Being a Choral Leader in Lean Times
Tobin Sparfeld, choral conductor and teacher
In healthy, prosperous economies, many choirs have achieved success in the face of financial hardship. In much of today’s world, however, the fiscal outlook for many choirs can seem daunting, perhaps even bleak. The process of budget cuts and dwindling accounting figures can lead to a depressing outlook for the future. This depression might discourage us and prevent us from carrying out our main tasks: making great music and educating our young singers.
No matter how dire your financial situation may be, your choir can be successful, even with severely limited resources. Before discussing specific tactics of making your dollars go further, there are two rules which, when followed, almost always lead to savings.
- Plan ahead. It is much easier to find an inexpensive solution to a problem when you have time to think. Commit yourself to planning activities and repertoire months ahead of schedule (planning a full year in advance is especially helpful for annual events). Creativity doesn’t happen overnight; it is a process of trial and error which sometimes requires more effort than expected.
- Use your singers. They are willing to help. Ask them for suggestions about anything the choir needs. I once heard a wonderful anecdote from a colleague who got his young male singers involved in helping to find an anvil for Verdi’s ‘Anvil Chorus’ for an upcoming concert. They got so excited that they turned it into a scavenger hunt where the goal was to find the hidden skills of your singers and their families. You never know when it might be valuable.
I have grouped the following specific ideas into five categories: music, rehearsal space, touring/traveling, general fundraising, and publicity/recruiting. None of these ideas is particularly new, and many are actually common knowledge.

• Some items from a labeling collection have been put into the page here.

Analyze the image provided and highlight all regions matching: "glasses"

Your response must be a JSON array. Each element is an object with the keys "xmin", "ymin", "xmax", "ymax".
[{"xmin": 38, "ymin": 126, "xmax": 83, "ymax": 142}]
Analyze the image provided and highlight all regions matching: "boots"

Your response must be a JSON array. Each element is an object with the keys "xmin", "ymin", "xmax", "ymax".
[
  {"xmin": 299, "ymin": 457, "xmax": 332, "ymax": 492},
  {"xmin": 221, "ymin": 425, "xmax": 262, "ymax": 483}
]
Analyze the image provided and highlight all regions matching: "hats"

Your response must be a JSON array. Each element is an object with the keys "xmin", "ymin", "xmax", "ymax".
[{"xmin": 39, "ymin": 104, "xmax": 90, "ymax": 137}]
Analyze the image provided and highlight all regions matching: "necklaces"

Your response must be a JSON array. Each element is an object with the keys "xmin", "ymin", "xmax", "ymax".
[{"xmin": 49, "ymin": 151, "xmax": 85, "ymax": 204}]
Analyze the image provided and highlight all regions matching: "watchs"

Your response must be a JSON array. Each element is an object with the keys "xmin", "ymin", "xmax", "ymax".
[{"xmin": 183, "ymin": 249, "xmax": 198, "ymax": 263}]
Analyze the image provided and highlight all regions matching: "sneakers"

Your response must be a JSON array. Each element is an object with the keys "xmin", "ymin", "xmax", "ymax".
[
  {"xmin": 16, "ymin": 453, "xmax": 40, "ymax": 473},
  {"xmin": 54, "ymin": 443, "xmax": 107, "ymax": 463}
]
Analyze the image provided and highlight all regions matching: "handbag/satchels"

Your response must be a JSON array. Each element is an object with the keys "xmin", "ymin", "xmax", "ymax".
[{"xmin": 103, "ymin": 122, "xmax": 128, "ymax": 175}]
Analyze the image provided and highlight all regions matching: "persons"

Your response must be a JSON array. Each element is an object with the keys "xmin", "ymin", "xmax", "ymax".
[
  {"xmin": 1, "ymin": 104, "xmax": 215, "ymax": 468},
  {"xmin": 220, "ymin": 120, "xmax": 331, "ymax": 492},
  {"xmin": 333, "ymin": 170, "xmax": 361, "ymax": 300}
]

Nevertheless, they serve as a helpful reminder to us in difficult financial circumstances and may inspire you to discover other possibilities.
Music – Your choral repertoire largely consists of three categories: traditional/historic works, folk songs/traditional songs from different cultures, and contemporary works. With a little effort, you can get music for two out of three categories at virtually no cost.
- Check public domain websites like org and IMSLP.org. These sites have been well known and talked about for years and have both improved their selection considerably over time and allow you to find free historical literature. Countries have different standards regarding what is public domain, so be sure to check that you are abiding by the law.
- Don’t sell your abilities short: arrange your own folk music / traditional music. That way you can arrange a piece appropriately suited to your singers. In many instances you can use instruments and voicing that are more appropriate for your ensemble than those in print. Furthermore, many published arrangements were originally created by conductors with little or no money and for singers with unique needs.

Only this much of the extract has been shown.